For each statement marked 1., 2., and 3., say yes or no to whether the hydration pack thread below supports it, and quote the deciding words.
1. The first poster bought an old MULE on eBay for about $30.
2. The Osprey Manta owner first bought the Deuter Futura 28 for biking.
3. The Osprey Manta owner likes the magnet on the bladder.

* _Source document_
* * * * * * * * *
# Camelbak vs Osprey and others



## ltk1144 (Dec 16, 2011)

I have always had a camelbak. I first had a big one, the kind that they make the model for only one year. Then I got a rouge for biking. I neeeded something bigger but wanted one that was meant for mtbing and would be tight enough. So i got a really old MULE off ebay for like $30 and its literallly like one of the greatest things ive ever bought.

But when I get a new one, Im considering osprey as a main option. But ive never had a brand besides camelbak, and im wondering if other brands will go down in quality and convinience.

How does osprey compare to and equaly priced camelbak? Im especially looking for info about the comfort, how easy it is to refill, and anything you can tell me about the bladder.


----------



## jugdish (Apr 1, 2004)

I just bought a Osprey Manta, one of the bigger ones for biking. I had been using a large Deuter Futura 28 that I had bought for skiing that the zippers blew on. Anyway, I carry alot of **** night riding and wanted a big bag and ended up with the Osprey.

Comfort A. It has the same mesh back that the Deuter has to keep the bag off your back. Heavily loaded it's comfortable and stable. With less stuff inside it is sweet.

Bladder A+. It has a special bladder they provided, it has a handle, large opening, good valve and a magnet for keeping it in the same place on your chest. Not really a fan of the magnet but whatever.

Size B-. Not big enough

Pockets and Storage A. Many pockets and nooks to put yer sh!t.
* * * * * * * * *
* _Data listing_
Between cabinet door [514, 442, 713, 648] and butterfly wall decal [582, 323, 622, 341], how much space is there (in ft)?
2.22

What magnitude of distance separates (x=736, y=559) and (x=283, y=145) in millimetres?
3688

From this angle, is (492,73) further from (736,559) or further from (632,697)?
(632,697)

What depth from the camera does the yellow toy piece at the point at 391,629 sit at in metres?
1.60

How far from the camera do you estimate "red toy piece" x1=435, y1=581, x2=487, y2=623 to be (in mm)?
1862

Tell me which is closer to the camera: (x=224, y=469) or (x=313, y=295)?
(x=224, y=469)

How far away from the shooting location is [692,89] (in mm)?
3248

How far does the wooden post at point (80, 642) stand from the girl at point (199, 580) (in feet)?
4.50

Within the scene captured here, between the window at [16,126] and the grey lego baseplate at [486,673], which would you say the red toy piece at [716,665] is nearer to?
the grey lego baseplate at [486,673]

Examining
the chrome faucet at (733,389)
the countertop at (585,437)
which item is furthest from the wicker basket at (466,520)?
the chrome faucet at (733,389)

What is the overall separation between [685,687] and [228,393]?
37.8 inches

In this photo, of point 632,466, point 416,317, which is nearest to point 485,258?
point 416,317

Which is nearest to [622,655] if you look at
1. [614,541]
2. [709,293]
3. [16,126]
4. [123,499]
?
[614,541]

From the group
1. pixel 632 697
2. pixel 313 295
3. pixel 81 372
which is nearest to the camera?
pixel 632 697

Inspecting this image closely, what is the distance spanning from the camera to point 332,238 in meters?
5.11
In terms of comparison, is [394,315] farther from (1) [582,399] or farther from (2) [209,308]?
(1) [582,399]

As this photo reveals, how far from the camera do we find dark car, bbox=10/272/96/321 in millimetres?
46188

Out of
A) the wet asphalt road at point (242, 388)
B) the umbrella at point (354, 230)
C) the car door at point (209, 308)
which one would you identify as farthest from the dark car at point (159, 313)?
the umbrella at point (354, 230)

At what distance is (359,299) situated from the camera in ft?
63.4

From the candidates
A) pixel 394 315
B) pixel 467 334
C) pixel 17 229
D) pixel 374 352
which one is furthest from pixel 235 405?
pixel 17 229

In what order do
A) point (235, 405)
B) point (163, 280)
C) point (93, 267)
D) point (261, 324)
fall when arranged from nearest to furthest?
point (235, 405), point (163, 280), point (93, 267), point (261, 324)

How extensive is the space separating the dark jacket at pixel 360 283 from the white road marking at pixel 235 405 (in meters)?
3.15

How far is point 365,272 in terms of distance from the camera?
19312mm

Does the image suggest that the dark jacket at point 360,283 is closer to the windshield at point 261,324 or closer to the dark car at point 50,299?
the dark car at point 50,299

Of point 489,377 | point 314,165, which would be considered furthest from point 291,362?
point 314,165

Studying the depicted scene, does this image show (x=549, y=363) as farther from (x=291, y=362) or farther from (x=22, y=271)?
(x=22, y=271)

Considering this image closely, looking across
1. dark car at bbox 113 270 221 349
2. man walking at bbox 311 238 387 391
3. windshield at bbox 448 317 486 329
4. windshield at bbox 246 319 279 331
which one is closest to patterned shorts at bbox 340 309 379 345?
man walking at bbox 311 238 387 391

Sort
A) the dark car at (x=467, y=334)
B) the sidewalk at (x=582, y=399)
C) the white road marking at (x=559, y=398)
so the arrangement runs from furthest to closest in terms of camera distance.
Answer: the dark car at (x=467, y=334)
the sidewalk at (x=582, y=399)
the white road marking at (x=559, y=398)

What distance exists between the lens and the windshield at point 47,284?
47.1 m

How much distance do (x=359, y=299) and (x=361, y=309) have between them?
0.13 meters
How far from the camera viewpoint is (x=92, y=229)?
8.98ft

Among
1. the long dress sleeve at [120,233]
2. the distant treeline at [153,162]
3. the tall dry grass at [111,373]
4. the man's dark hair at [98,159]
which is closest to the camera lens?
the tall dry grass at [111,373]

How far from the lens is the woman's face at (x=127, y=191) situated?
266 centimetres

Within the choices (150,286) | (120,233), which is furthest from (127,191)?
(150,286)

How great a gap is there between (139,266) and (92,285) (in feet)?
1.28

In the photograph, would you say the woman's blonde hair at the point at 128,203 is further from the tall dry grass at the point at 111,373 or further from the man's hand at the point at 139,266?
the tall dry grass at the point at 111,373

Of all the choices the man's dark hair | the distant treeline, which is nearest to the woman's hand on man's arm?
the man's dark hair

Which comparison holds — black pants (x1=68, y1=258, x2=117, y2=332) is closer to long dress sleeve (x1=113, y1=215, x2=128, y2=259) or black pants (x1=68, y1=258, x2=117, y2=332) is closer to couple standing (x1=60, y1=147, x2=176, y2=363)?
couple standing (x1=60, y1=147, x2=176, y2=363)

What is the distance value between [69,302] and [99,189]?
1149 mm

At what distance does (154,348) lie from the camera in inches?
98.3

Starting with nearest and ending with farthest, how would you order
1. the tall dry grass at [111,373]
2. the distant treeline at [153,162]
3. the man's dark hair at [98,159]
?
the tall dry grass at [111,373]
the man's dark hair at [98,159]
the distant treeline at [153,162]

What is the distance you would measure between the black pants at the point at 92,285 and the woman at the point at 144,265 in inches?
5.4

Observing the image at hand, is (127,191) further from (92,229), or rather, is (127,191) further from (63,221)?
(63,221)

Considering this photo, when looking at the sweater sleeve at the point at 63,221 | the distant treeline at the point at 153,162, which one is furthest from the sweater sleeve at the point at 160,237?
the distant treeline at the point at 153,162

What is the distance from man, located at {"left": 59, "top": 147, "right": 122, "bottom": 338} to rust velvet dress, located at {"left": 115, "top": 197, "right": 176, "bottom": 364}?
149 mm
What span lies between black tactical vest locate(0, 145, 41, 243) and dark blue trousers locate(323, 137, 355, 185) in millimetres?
* * * * * * * * *
* _Task response_
1. Yes: "So i got a really old MULE off ebay for like $30"
2. No: "a large Deuter Futura 28 that I had bought for skiing"
3. No: "Not really a fan of the magnet but whatever."